‘Um desencontro de emails deu a impressão a este ombudsman de que ficara sem direção da emissora a reivindicação de uma telespectadora para que os filmes em língua estrangeira exibidos pela TV Cultura sejam dublados, em vez de serem legendados. Houve resposta, sim. Do presidente da Fundação Padre Anchieta, Paulo Markun, e do diretor de Prestação de Serviços, Ricardo Paoletti. Transcrevo, primeiro, a de Paulo Markun:
‘Caro ombudsman,
A dublagem de um filme com qualidade custa caro. Cinco, seis vezes mais do que os direitos de exibição. Por isso, obras que poderiam ser dubladas caso houvesse recursos, são apresentadas com legendas. Como a Cultura não trabalha com os chamados blockbusters obrigatoriamente (não que isso seja um parâmetro), os estúdios não se dispõem a realizar a dublagem para uma língua tão ‘secreta’ quanto o português. Sinceramente, ainda não encontramos uma saída para esse impasse.
Atenciosamente,
Paulo Markun – presidente da FPA’
Do email de Ricardo Paoletti, transcrevo as seguintes informações complementares:
‘A TV Cultura procura manter uma programação variada e de alta qualidade nas faixas de exibição de filmes nacionais do Cinema Brasil e internacionais no DiverCine, além dos muitos filmes que integram a única programação regular de documentários na TV Brasileira (…) Entendemos que a legendagem tem seus adeptos – telespectadores que preferem ouvir a interpretação de voz dos atores originais – e que a dublagem tem o potencial de ampliar o acesso de um público maior. Mas, no nosso caso, a decisão pela dublagem de todos os filmes poderia implicar na exibição de menos títulos, o que certamente seria um prejuízo para nosso público.
Um abraço,
Ricardo Paoletti’
Explicado e compreendido está. Resta agora, em nome dos compromissos maiores da emissora, um esforço de todos na busca de uma alternativa para atender não apenas ao pedido da remetente do email, mas também ao dos potenciais milhões de telespectadores que ela representa. Cidadãos que, se pudessem estar à mesa na hora da definição de orçamentos da TV Cultura, certamente diriam que a dublagem de filmes é uma prioridade. E o diriam não necessariamente por razões estéticas ou culturais, por mais insubstituíveis que sejam as vozes de certos atores e atrizes estrangeiros. Diriam porque boa parte dos telespectadores de TV aberta brasileira simplesmente não consegue ler a tempo as legendas. Perde o fio da meada.

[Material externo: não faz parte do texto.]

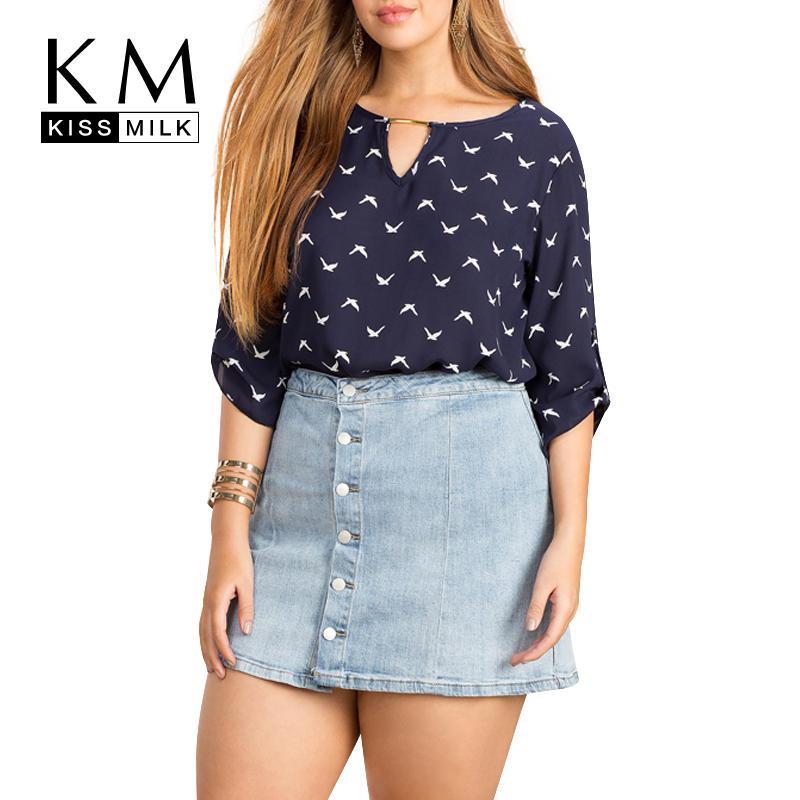 691c72e84434 Kissmilk 2018 Plus Size Womens Summer Fashion Bird Print Cut Out Shirts  Casual Loose Half Sleeve Chiffon Blouse Y1891302 UK 2019 From Zhengrui01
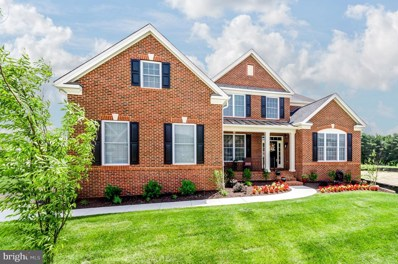 1353 Grand Canopy Drive, Severn, MD 21144 - #: MDAA100161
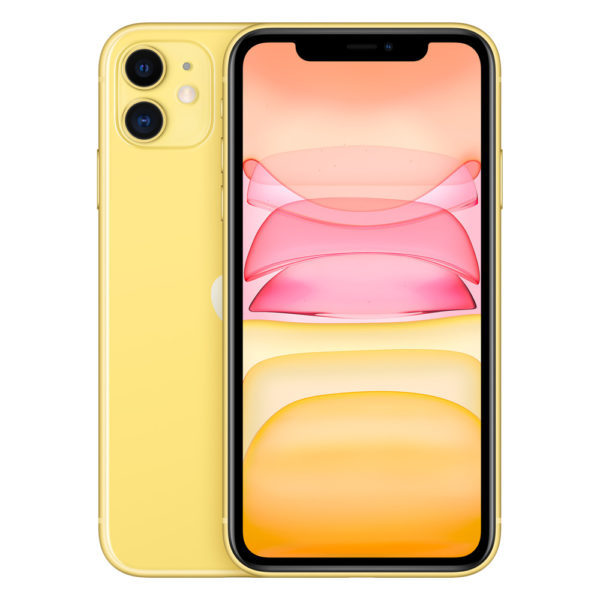 Apple iPhone 11 yellow (желтый)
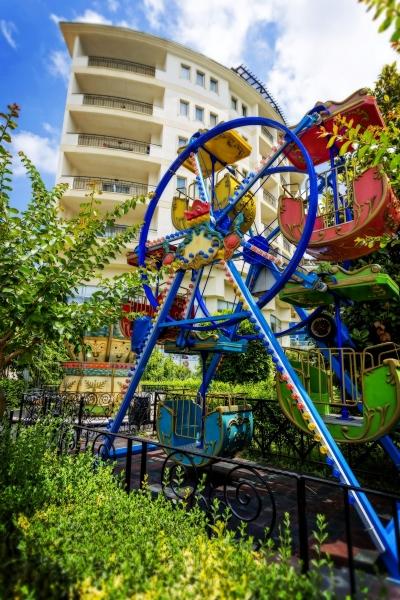 Hotel Mukarnas Spa Resort 5* - Alanya 11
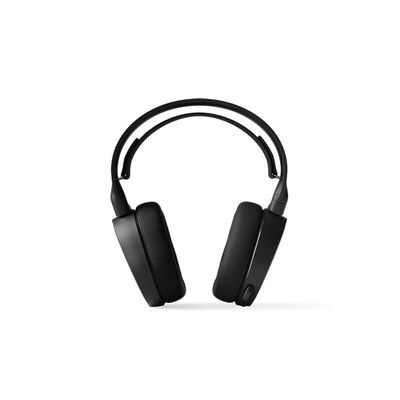 Audífonos Gamer Steel Series Artic 3 Negro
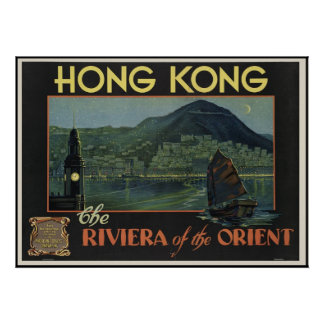 Hong Kong The Riviera of the orient Poster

A título de contribuição nesse esforço, vai aqui uma pergunta em forma de sugestão: no caso específico dos citados documentários que a TV Cultura veicula com legendas – como a espetacular série da BBC sobre grandes obras-primas da pintura universal, exibida atualmente pelo programa Cultura Mundo – seria tão caro simplesmente traduzir para o português e narrar, com uma das ótimas vozes do elenco de jornalistas e artistas da emissora, a própria versão original em inglês do documentário?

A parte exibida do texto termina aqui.